— start of Document extract —
The reconstructed posterior distributions for the parameters α_*, T_*, and H_* R_* of the pt-sound and pt-bubble models are reported in Figure 8, both for the case where the phase transition is assumed to be the only source of GWs (blue contours) and for the scenario where we consider the superposition of the phase transition and SMBHB signals (red contours). ⁸⁵ Corner plots including the posterior distributions for the spectral shape parameters a, b, c and SMBHB parameters A_BHB and γ_BHB are reported in Figures 26 and 27 in Appendix C.3.

In all analyses, the data prefer a relatively strong and slow phase transition. Specifically, for pt-bubble, we find α_* > 1.1 (0.29) and H_* R_* > 0.28 (0.14) at the 68% (95%) credible level. When the SMBHB signal is added on top of the GWB predicted by pt-bubble, we find α_* > 1.0 (0.23) and H_* R_* > 0.26 (0.11) at the 68% (95%) credible level. For the pt-sound model, we find α_* > 0.42 (0.37) and H_* R_* ∈ [0.053, 0.27] ([0.046, 0.89]) at the 68% (95%) credible level. Including the SMBHB signal on top of the one predicted by pt-sound, we find α_* ∈ [0.46, 5.4] (>0.16) and H_* R_* ∈ [0.054, 0.35] (>0.0015) at the 68% (95%) credible level.

As can be seen in Figure 3, for both phase transition models, the reconstructed GWB spectrum tends to peak around the higher frequency bins and fit the signal in the lower frequency bins with the left tail of the spectrum. Specifically, for the pt-bubble model we find T_* ∈ [0.047, 0.41] ([0.023, 1.75]) GeV at the 68% (95%) credible level, whereas for the pt-sound model we get T_* ∈ [4.7, 33] ([2.7, 93]) MeV at the 68% (95%) credible level. The shift between these T_* intervals is partially explained by the different numerical factors in the frequencies ${f}_{s}^{* }$ and ${f}_{b}^{* }$ (see Equation (37)). As explained below Equation (37), any change in these numerical factors can be reabsorbed in a redefinition of the fit parameter T_*.
— end of Document extract —
Task list.
[a] Summarize the excerpt on the phase transition models in two sentences.
[b] Write the next part of the excerpt on the phase transition models, picking up after its last sentence.
The lines that come next have no connection to the excerpt on the phase transition models.
— start of Information shown —
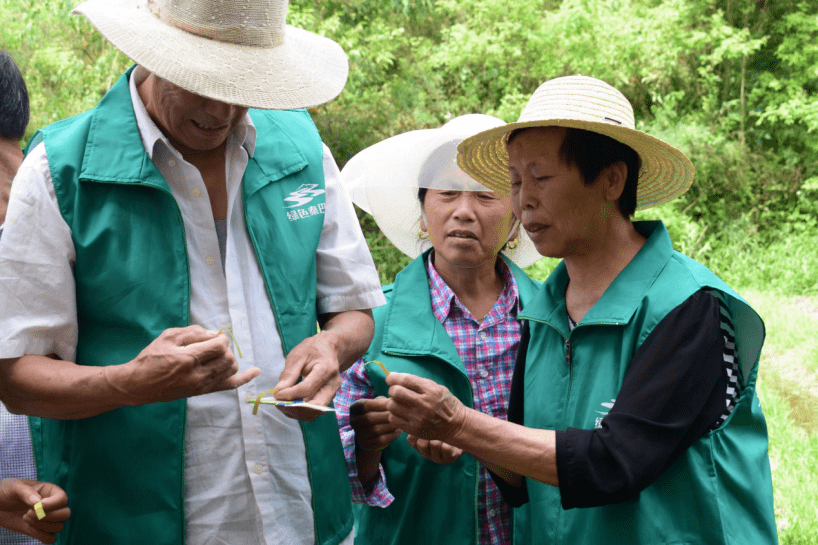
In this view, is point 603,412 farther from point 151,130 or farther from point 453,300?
point 151,130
— end of Information shown —
Answers provided.
[a] Posterior distributions for α_*, T_*, and H_* R_* of the pt-sound and pt-bubble models were reconstructed both with the phase transition as the only source and with an SMBHB signal added, and in all analyses the data prefer a relatively strong and slow phase transition. For both models the reconstructed spectrum tends to peak around the higher frequency bins, and the shift between their T_* intervals is partially explained by different numerical factors in the frequencies f_s^* and f_b^*, a change that can be reabsorbed in a redefinition of T_*.

[b]
The inclusion of the SMBHB signal, by adding power to the lowest frequency bins, allows the T_* posterior for the pt-sound model to extend to higher values. In this case, we find that T_* ∈ [4.9, 50] ([0.8, 2 × 10⁶]) MeV at the 68% (95%) credible level. Here the increase in the 68% upper limit is reflected in the slight shift between the red and blue dashed vertical lines in the 1D marginalized posterior distribution for T_* in the right panel of Figure 8. The drastic increase in the 95% upper limit, on the other hand, is related to the fact that adding the SMBHB signal to the GWB results in a flat plateau region in the posterior distribution of the pt-sound model parameters where the NANOGrav signal is mostly explained by the SMBHB contribution to the GWB. The 95% credible regions for the pt-sound+smbhb model cover much of this plateau, which explains their large extent and noisy appearance in Figure 8. For the pt-bubble model, the inclusion of the SMBHB signal is less significant, and we find T_* ∈ [0.046, 0.46] ([0.017, 3.27]) GeV at the 68% (95%) credible level.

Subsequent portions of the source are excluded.